Communities

UNC workshop to search for ways to increase accountability journalism

The Old Well at UNC Chapel Hill. Photo courtesy Flickr user kf4lnq.

If you’re interested in identifying ways to increase local accountability journalism, you may want to tune into a discussion taking place in North Carolina on Friday.

Beginning at 9 a.m., the UNC Center for Media Law and Policy is holding a day-long workshop, which will be livestreamed to the public. As a backdrop for its discussion, the workshop will examine the FCC’s 2011 report on community information needs, which identified the loss of newsroom positions in recent years as “a threat to the quality of civic information available in communities around the nation.” Tomorrow’s workshop will be held three parts.
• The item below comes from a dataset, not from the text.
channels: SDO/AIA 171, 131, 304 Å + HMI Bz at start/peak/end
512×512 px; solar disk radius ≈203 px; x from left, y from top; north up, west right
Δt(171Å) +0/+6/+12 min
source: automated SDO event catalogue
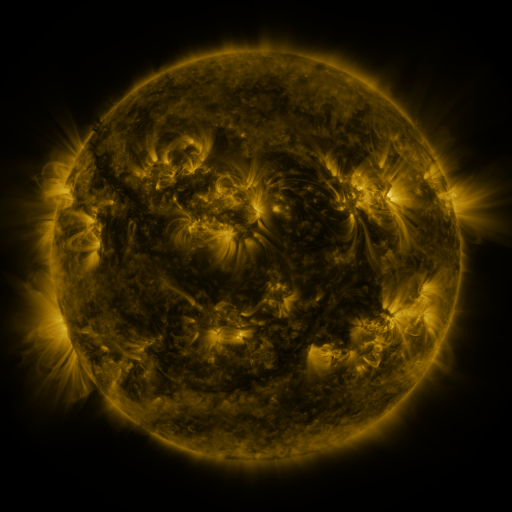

In the morning, a round table discussion will identify gaps in accountability journalism in North Carolina. Next, representatives of Internet, cable and satellite television and mobile broadband service providers will discuss whether and how they could help to fill those gaps. Lastly, Professor Michael Gerhardt, director of the UNC Center for Law and Government, will lead a discussion that seeks to combine the findings and discussions into a set of policy recommendations. The idea for the workshop came from the deans of the Carnegie-Knight journalism schools, a dozen of the top journalism schools in the country (including UNC School of Journalism and Mass Communication) working to transform journalism education. The workshop is one of 11 that are in the process of taking place. Carnegie Corporation of New York and Knight Foundation are dedicating more than $800,000 to help implement the recommendations of the FCC report, including support for projects to examine how tax law is affecting nonprofit media, to create a plan for state-specific C-Spans and to develop reliable metrics on media philanthropy. The workshop description, participant list and full program schedule are all available online. Tomorrow’s workshop is supported by Knight Foundation. A set of recommendations coming out of tomorrow’s workshop will be issued jointly by the deans of the top journalism programs participating in the Carnegie-Knight Initiative.